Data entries

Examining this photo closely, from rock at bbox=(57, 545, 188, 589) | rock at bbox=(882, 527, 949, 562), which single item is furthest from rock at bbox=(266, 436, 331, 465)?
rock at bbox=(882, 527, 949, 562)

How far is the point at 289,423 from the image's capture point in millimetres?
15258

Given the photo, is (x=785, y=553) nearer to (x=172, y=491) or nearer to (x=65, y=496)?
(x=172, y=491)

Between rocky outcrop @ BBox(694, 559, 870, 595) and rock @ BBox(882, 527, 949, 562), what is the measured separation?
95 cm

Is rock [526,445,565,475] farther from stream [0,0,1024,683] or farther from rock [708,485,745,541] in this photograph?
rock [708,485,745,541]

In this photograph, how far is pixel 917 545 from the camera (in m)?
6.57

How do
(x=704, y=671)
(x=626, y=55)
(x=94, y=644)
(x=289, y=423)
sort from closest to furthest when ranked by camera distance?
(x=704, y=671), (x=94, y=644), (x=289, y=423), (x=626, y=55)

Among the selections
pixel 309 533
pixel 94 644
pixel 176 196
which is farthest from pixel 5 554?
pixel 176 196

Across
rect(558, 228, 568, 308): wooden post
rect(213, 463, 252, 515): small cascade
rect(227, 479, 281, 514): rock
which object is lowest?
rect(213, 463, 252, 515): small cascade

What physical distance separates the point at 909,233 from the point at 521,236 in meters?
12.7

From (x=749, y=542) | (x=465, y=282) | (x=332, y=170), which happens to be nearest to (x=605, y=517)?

■ WHAT YOU HAVE TO DO ■
Set down the entries above again, word for word.

■ RESPONSE ■
Examining this photo closely, from rock at bbox=(57, 545, 188, 589) | rock at bbox=(882, 527, 949, 562), which single item is furthest from rock at bbox=(266, 436, 331, 465)?
rock at bbox=(882, 527, 949, 562)

How far is the point at 289,423 from the image's capture point in millimetres?
15258

Given the photo, is (x=785, y=553) nearer to (x=172, y=491) or nearer to (x=65, y=496)?
(x=172, y=491)

Between rocky outcrop @ BBox(694, 559, 870, 595) and rock @ BBox(882, 527, 949, 562), what is the measured separation?
95 cm

Is rock [526,445,565,475] farther from stream [0,0,1024,683] or farther from rock [708,485,745,541] in this photograph?
rock [708,485,745,541]

In this photograph, how far is pixel 917 545 from the camera (in m)?
6.57

How do
(x=704, y=671)
(x=626, y=55)
(x=94, y=644)
(x=289, y=423)
sort from closest to furthest when ranked by camera distance?
(x=704, y=671), (x=94, y=644), (x=289, y=423), (x=626, y=55)

Among the selections
pixel 309 533
pixel 94 644
pixel 176 196
which is farthest from pixel 5 554?
pixel 176 196

Across
rect(558, 228, 568, 308): wooden post
rect(213, 463, 252, 515): small cascade
rect(227, 479, 281, 514): rock
which object is lowest?
rect(213, 463, 252, 515): small cascade

What physical distance separates the point at 909,233 from the point at 521,236 in meters?
12.7

From (x=749, y=542) | (x=465, y=282) | (x=332, y=170), which happens to be nearest to (x=605, y=517)?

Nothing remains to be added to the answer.